Mercoledì 8 ottobre, dalle ore 10:00 alle 13:00, Genova ospiterà un importante momento di confronto sulla riforma dell’accertamento della disabilità.
L’iniziativa, dal titolo “La nuova disciplina sull’accertamento della disabilità: Genova provincia sperimentale”, è promossa da Uil Liguria e dal Patronato Ital Uil e si svolgerà presso il Bibi Service, in via XX Settembre 41, al terzo piano.
L’appuntamento nasce dalla volontà di analizzare le novità introdotte dal Decreto Legislativo n. 62/2024 e dalla Circolare INPS n. 42/2025, con particolare attenzione al percorso sperimentale che coinvolge proprio la provincia di Genova.
L’obiettivo dell’incontro è quello di offrire una lettura condivisa e approfondita delle nuove procedure di accertamento sanitario e concessorio, valutandone le implicazioni sociali e organizzative per cittadini, famiglie e lavoratori. Come sottolineano Giovanni Bizzarro, segretario confederale regionale Uil Liguria, e Silvia Bosio, coordinatrice regionale del Patronato Ital Uil, l’iniziativa rappresenta un’occasione per ribadire il ruolo centrale delle organizzazioni sindacali e dei patronati nel supportare il territorio in questa fase di transizione normativa.
Alla tavola rotonda interverranno figure istituzionali e professionisti del settore, tra cui:
- l’assessore regionale alla sanità e al sociale Massimo Nicolò
- l’assessore comunale ai Servizi Sociali e Disabilità Cristina Lodi,
- Alessandro Germoni di Ital Uil Nazionale
- Giuseppe Giangrande presidente del Comitato Regionale INPS Liguria
- Riccardo Serri segretario generale Uil Liguria
- Maria Luisa Gallinotti del settore Politiche Sociali della Regione Liguria
- Gianluca Beltramini avvocato di Ital Uil Liguria
- Carlo Folco segretario della Consulta per la difesa dei diritti delle persone con disabilità del Comune di Genova
- Marco Polese della Federazione Italiana Medici di Medicina Generale Genova,
- oltre agli stessi Bizzarro e Bosio.

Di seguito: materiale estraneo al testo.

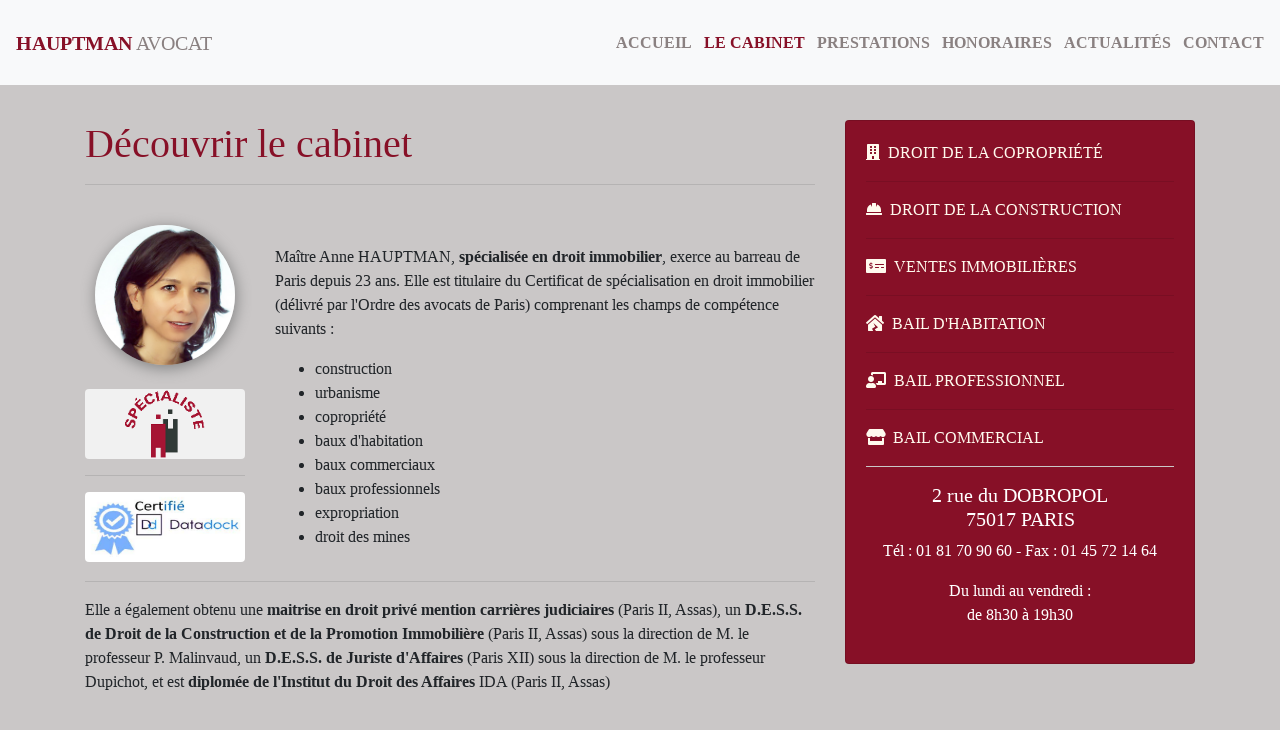

--- FILE ---
content_type: text/html
request_url: https://hauptman-avocat.fr/cabinet.php
body_size: 2702
content:
<!DOCTYPE html>
<html>
	<head>
		        <meta charset="utf-8">
        <meta name="viewport" content="width=device-width, initial-scale=1">
        <link rel="stylesheet" href="https://maxcdn.bootstrapcdn.com/bootstrap/4.0.0/css/bootstrap.min.css" integrity="sha384-Gn5384xqQ1aoWXA+058RXPxPg6fy4IWvTNh0E263XmFcJlSAwiGgFAW/dAiS6JXm" crossorigin="anonymous">
        <link rel="stylesheet" href="https://use.fontawesome.com/releases/v5.8.1/css/all.css" integrity="sha384-50oBUHEmvpQ+1lW4y57PTFmhCaXp0ML5d60M1M7uH2+nqUivzIebhndOJK28anvf" crossorigin="anonymous">
        <script src="https://code.jquery.com/jquery-3.2.1.slim.min.js" integrity="sha384-KJ3o2DKtIkvYIK3UENzmM7KCkRr/rE9/Qpg6aAZGJwFDMVNA/GpGFF93hXpG5KkN" crossorigin="anonymous"></script>
	    <script src="https://cdnjs.cloudflare.com/ajax/libs/popper.js/1.12.9/umd/popper.min.js" integrity="sha384-ApNbgh9B+Y1QKtv3Rn7W3mgPxhU9K/ScQsAP7hUibX39j7fakFPskvXusvfa0b4Q" crossorigin="anonymous"></script>
	    <script src="https://maxcdn.bootstrapcdn.com/bootstrap/4.0.0/js/bootstrap.min.js" integrity="sha384-JZR6Spejh4U02d8jOt6vLEHfe/JQGiRRSQQxSfFWpi1MquVdAyjUar5+76PVCmYl" crossorigin="anonymous"></script>
	    <style>
		.navbar {
		  min-height: 85px;
		}
		body {
		 font-family:"Didot", serif;
		 background-color: #cac7c7;
		}
		h1 {
			color: #871027;
		}
		</style>		<title>Le cabinet | Hauptman Avocat</title>
		<meta name="description" content="Implanté à Paris, Le cabinet d'avocats HAUPTMAN est spécialisé en droit immobilier."/> 
		<meta name="keywords" content="avocat paris, avocate paris, avocat specialise en droit immobilier, avocat 75"/> 
		<meta name="subject" content="Cabinet davocat spécialisé en droit immobilier paris"/> 
		<meta name="robots" content="index, follow"/> 
	</head>
	
	<body>
		<header>
			<nav class="navbar fixed-top navbar-expand-lg navbar-light bg-light" style="color: #FEFDFA;">
  <a class="navbar-brand" href="index.php"><strong> <font color="#871027">HAUPTMAN</font></strong> <font color="#8A8181">AVOCAT</font></a>
  <button class="navbar-toggler" type="button" data-toggle="collapse" data-target="#navbarText" aria-controls="navbarText" aria-expanded="false" aria-label="Toggle navigation">
    <span class="navbar-toggler-icon"></span>
  </button>
  <div class="collapse navbar-collapse" id="navbarText">
    <ul class="navbar-nav mr-auto">
    </ul>
    <span class="navbar-text">
      <a href="index.php" style="color: #8a8181; text-decoration: none;"><strong>ACCUEIL</strong></a>
    </span>
    &nbsp
    &nbsp
    <span class="navbar-text">
      <a href="cabinet.php" style="color: #871027; text-decoration: none;"><strong>LE CABINET</strong></a>
    </span>
    &nbsp
    &nbsp
    <span class="navbar-text">
      <a href="services.php" style="color: #8a8181; text-decoration: none;"><strong>PRESTATIONS</strong></a>
    </span>
    &nbsp
    &nbsp
    <span class="navbar-text">
      <a href="honoraires.php" style="color: #8a8181; text-decoration: none;"><strong>HONORAIRES</strong></a>
    </span>
    &nbsp
    &nbsp
    <span class="navbar-text">
      <a href="news.php" style="color: #8a8181; text-decoration: none;"><strong>ACTUALITÉS</strong></a>
    </span>
    &nbsp
    &nbsp
    <span class="navbar-text">
      <a href="contact.php" style="color: #8a8181; text-decoration: none;"><strong>CONTACT</strong></a>
    </span>
      </div>
</nav>		</header>
		
		
		
		<div class="container" style="margin-top: 120px;">
		
		<div class="row">
		  <div class="col-sm-8">
		    <h1>Découvrir le cabinet</h1>
		    <hr>
		    <br>
		    <div class="row">
			    <div class="col-sm-3" align="center">
				    <img style="box-shadow: 1px 3px 15px grey;" src="app/assets/img/anne_hauptman.png" width="140" height="140" class="rounded-circle" alt="Cinque Terre"><br><br>
<img src="app/assets/img/specialiste_gris.png" class="rounded" alt="Certification spécialiste" width="160" height="70">
<hr>
<img src="app/assets/img/dataDockCertif.jpg" class="rounded" alt="Certification DataDock" width="160" height="70">

			    </div>
			    <div class="col-sm-9">
				    
				    <p style="margin-top: 20px;">Maître Anne HAUPTMAN, <strong>spécialisée en droit immobilier</strong>, exerce au barreau de Paris depuis 23 ans. Elle est titulaire du Certificat de spécialisation en droit immobilier (délivré par l'Ordre des avocats de Paris) comprenant les champs de compétence suivants :
					    <ul>
						    <li>construction</li>
							<li>urbanisme</li>
							<li>copropriété</li>
							<li>baux d'habitation</li>
							<li>baux commerciaux</li>
							<li>baux professionnels</li>
							<li>expropriation</li>
							<li>droit des mines</li>
					    </ul></p>
					    
				

			    </div>
		    </div>
		   
		    <hr>
					    
					<p>Elle a également obtenu une <strong>maitrise en droit privé mention carrières judiciaires</strong> (Paris II, Assas), un <strong>D.E.S.S. de Droit de la Construction et de la Promotion Immobilière</strong> (Paris II, Assas) sous la direction de M. le professeur P. Malinvaud, un <strong>D.E.S.S. de Juriste d'Affaires</strong> (Paris XII) sous la direction de M. le professeur Dupichot, et est <strong>diplomée de l'Institut du Droit des Affaires</strong> IDA (Paris II, Assas)<br><br>
Me Anne HAUPTMAN est <strong>membre de la commission immobilière de l'Ordre des Avocats de PARIS</strong> et de <strong>l'Association des juristes en droit immobilier de l'Université de PARIS II.</strong><br><br>
La cabinet de Me Anne HAUPTMAN est aussi <strong>centre de formation</strong> certifié DataDock sur l'ensemble des thématiques du droit de l'immobilier.</p>
		    
		  </div>
		  
		  <div class="col-sm-4">
		    <div class="card" style="background-color: #871027">
		      <div class="card-body">
				  <p><a style="text-decoration: none; color: #FFFAEE;" href="copropriete.php"><i class="fas fa-building"></i>&nbsp&nbspDROIT DE LA COPROPRIÉTÉ</a></p>
				  <hr>
				  <p><a style="text-decoration: none; color: #FFFAEE;" href="droitConst.php"><i class="fas fa-hard-hat"></i>&nbsp&nbspDROIT DE LA CONSTRUCTION</a></p>
				  <hr>
				  <p><a style="text-decoration: none; color: #FFFAEE;" href="venteImmo.php"><i class="fas fa-money-check-alt"></i>&nbsp&nbspVENTES IMMOBILIÈRES</a></p>
				  <hr>
				  <p><a style="text-decoration: none; color: #FFFAEE;" href="bailHabit.php"><i class="fas fa-house-damage"></i>&nbsp&nbspBAIL D'HABITATION</a></p>
				  <hr>
				  <p><a style="text-decoration: none; color: #FFFAEE;" href="bailPro.php"><i class="fas fa-chalkboard-teacher"></i>&nbsp&nbspBAIL PROFESSIONNEL</a></p>
				  <hr>
				  <p><a style="text-decoration: none; color: #FFFAEE;" href="bailCom.php"><i class="fas fa-store"></i>&nbsp&nbspBAIL COMMERCIAL</a></p>
				
				<hr style="border-color: #CAC7C7">
				<div align="center">
					<h5 style="color: white">2 rue du DOBROPOL<br>75017 PARIS</h5>
					<p style="color: white">Tél : 01 81 70 90 60 - Fax : 01 45 72 14 64</p>
					<p style="color: white">Du lundi au vendredi :<br>
					de 8h30 à 19h30</p>
				</div>
				
		      </div>
		    </div>
		  </div>
		</div>
		
	
		</div><!-- end container -->
		
		<footer>
					<div align="center" style="margin-top: 10px">
			<p>© 2025 Cabinet HAUPTMAN Avocat | <img src="app/assets/img/specialiste_gris.png" class="img-fluid rounded" alt="Image: livre de droit" height="34" width="59">&nbsp<img src="app/assets/img/dataDockCertif.jpg" class="img-fluid rounded" alt="Image: livre de droit" height="25" width="50"> | <a href="legals.php" style="text-decoration: none; color: #871027">Mentions légales</a> - 	  <a href="login.php" style="text-decoration: none; color: #871027">Connexion</a>
	  </p>
		</div>		</footer>
	</body>
</html>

A moderare il dibattito sarà la giornalista Carlotta Nicoletti.
Il confronto, intitolato “Come accompagnare cittadini e lavoratori nella riforma della disabilità”, si propone di offrire strumenti interpretativi e operativi per affrontare le trasformazioni in atto, con un approccio inclusivo e partecipativo. Genova, in quanto provincia sperimentale, diventa così laboratorio di innovazione sociale, con l’ambizione di costruire un modello replicabile a livello nazionale.